#### [YOUR OBJECTIVE]
Exactly the lines below from the line with "horse 3d obj" through the line with "Madden Girl Siren" must make up the answer, both ends included and pictures left out.

#### [SOURCE RECORDS]
══════════

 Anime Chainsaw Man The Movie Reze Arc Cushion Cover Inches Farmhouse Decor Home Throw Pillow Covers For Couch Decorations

══════════

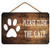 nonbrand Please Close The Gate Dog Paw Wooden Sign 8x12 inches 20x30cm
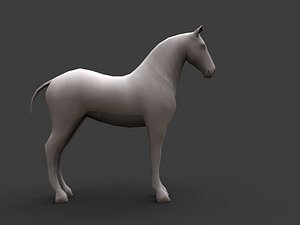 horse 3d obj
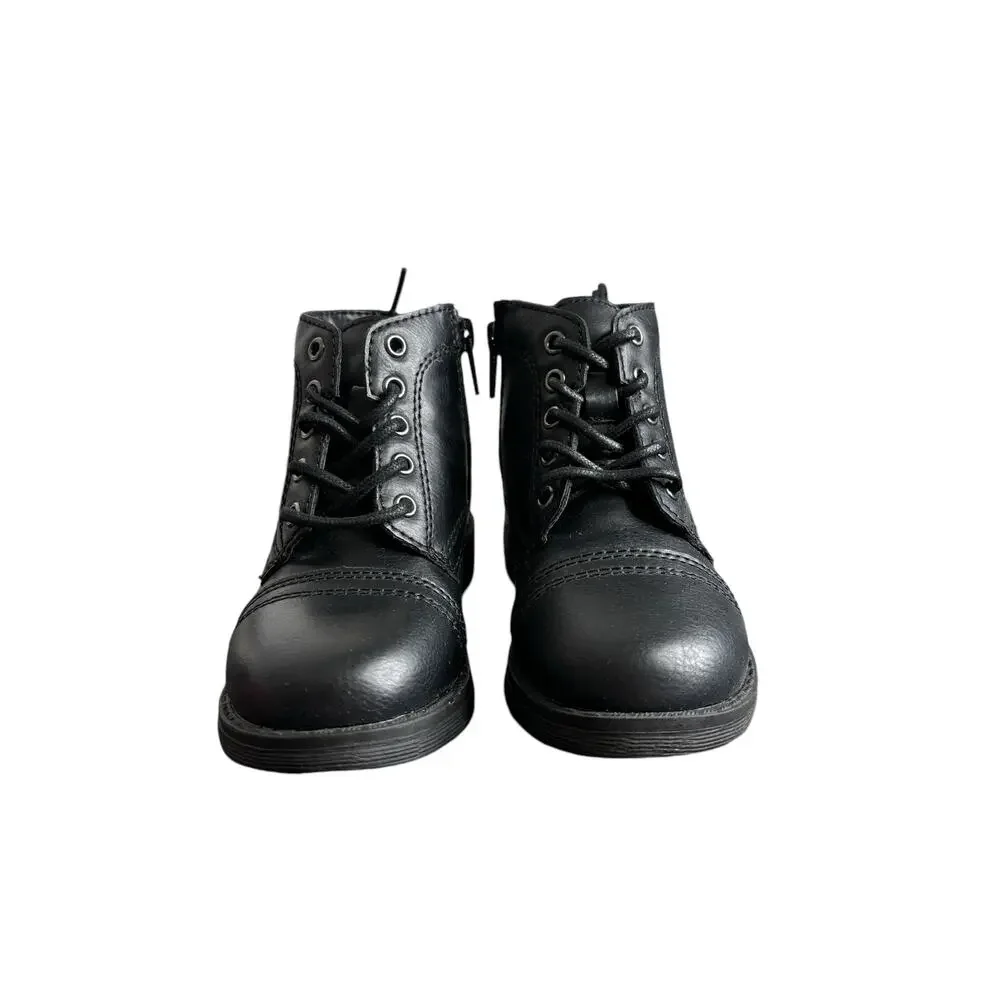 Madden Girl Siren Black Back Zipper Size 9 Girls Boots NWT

══════════

#### [EXERCISE OUTPUT]
 horse 3d obj
 Madden Girl Siren Black Back Zipper Size 9 Girls Boots NWT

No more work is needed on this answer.